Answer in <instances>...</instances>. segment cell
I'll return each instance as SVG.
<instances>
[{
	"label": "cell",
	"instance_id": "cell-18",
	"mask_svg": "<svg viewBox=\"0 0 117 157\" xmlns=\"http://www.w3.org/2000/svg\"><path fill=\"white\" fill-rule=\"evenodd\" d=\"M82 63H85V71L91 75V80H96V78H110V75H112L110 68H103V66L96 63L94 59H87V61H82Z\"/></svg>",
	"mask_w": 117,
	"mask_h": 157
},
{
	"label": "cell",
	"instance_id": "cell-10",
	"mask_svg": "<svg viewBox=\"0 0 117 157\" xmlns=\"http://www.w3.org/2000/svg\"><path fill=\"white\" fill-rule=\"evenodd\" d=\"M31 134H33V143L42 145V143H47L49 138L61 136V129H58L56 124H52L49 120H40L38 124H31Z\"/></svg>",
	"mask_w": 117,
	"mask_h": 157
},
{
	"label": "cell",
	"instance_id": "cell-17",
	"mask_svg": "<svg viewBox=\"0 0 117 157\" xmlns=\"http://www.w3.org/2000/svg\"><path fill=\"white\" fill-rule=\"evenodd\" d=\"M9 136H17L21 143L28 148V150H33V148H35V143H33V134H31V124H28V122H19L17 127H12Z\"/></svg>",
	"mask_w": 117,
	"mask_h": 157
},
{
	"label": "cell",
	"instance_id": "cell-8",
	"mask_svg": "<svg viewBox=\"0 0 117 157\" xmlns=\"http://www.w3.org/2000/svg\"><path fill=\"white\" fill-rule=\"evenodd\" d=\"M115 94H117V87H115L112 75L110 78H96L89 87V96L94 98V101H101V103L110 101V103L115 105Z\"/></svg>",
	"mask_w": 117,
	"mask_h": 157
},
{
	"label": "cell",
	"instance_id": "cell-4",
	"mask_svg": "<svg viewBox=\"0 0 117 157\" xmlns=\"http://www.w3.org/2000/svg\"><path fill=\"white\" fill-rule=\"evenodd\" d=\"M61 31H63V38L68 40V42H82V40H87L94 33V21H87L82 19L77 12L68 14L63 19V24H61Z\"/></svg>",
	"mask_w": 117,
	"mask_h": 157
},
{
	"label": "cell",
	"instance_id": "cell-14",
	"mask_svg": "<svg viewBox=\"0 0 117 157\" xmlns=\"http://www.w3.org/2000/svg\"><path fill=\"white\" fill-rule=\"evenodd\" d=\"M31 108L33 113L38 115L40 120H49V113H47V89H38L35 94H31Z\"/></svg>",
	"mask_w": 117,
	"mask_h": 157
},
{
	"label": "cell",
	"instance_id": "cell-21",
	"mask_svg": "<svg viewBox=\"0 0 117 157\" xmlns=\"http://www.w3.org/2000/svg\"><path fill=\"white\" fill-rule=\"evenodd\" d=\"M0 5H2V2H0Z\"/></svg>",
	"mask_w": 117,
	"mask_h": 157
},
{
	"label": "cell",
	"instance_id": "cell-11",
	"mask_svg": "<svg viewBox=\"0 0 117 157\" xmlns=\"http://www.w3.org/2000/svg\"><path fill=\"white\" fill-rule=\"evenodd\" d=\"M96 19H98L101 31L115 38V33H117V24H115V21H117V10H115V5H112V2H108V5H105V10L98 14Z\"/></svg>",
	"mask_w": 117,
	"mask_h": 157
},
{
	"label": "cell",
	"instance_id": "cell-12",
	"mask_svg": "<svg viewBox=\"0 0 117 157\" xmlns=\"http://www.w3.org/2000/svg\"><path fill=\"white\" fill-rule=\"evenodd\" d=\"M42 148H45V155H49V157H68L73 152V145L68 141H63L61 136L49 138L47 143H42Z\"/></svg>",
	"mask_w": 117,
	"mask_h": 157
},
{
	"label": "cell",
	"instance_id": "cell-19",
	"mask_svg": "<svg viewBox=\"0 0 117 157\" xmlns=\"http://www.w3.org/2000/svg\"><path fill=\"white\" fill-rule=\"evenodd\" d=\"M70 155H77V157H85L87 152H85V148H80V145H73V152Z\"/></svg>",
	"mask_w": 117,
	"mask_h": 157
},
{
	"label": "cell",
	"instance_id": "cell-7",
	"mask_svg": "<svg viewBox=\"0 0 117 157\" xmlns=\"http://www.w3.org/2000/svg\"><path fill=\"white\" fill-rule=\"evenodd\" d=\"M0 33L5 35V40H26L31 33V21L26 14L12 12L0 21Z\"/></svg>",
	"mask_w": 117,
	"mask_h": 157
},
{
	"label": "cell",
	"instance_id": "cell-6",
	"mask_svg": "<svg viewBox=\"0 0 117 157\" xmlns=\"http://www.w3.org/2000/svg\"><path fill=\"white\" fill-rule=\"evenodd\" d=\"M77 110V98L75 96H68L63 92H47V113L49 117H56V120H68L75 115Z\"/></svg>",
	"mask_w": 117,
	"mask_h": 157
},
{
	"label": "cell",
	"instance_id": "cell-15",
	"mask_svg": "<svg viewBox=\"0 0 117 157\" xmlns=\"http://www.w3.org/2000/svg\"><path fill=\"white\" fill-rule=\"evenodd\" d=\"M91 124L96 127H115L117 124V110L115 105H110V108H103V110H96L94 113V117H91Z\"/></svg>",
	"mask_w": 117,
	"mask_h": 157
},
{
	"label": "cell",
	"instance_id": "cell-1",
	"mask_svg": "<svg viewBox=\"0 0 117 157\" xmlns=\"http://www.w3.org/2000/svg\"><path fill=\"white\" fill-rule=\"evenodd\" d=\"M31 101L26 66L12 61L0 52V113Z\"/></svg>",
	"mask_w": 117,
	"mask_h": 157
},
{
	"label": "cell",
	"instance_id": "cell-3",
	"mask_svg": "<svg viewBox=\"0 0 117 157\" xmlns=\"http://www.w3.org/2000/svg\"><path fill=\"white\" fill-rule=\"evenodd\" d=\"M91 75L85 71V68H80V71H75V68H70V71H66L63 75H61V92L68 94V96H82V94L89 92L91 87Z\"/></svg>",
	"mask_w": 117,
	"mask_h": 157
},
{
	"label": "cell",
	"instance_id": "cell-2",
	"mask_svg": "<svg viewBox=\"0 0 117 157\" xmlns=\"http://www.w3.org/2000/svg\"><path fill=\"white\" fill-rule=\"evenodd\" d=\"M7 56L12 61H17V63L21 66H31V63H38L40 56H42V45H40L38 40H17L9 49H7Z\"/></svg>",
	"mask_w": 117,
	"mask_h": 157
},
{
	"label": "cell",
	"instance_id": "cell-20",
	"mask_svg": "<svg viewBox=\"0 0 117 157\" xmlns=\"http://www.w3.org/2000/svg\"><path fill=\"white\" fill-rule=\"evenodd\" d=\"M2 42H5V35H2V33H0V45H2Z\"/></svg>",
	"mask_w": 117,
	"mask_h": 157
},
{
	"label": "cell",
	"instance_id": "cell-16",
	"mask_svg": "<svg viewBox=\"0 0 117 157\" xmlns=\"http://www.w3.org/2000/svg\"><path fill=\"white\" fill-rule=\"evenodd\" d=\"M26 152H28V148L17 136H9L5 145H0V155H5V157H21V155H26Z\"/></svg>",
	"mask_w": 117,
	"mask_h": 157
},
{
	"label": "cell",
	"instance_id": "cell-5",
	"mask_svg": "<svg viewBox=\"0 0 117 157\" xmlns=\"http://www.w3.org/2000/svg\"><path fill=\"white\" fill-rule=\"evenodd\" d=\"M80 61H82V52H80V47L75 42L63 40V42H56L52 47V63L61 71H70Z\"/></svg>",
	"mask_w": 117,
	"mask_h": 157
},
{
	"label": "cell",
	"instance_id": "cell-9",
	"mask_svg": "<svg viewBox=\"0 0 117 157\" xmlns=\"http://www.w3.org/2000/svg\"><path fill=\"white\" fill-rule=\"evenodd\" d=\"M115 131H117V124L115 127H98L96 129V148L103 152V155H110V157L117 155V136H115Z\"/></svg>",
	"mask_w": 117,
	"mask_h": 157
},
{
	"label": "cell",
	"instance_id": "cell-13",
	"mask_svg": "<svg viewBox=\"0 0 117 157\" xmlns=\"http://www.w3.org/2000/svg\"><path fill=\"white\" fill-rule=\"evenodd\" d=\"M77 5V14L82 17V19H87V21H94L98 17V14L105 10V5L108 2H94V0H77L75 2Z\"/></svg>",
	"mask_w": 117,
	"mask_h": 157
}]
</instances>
########
* Written instruction
Copy out, in full, every line in the records above that contains the string "instances".

* Task solution
Answer in <instances>...</instances>. segment cell
<instances>
</instances>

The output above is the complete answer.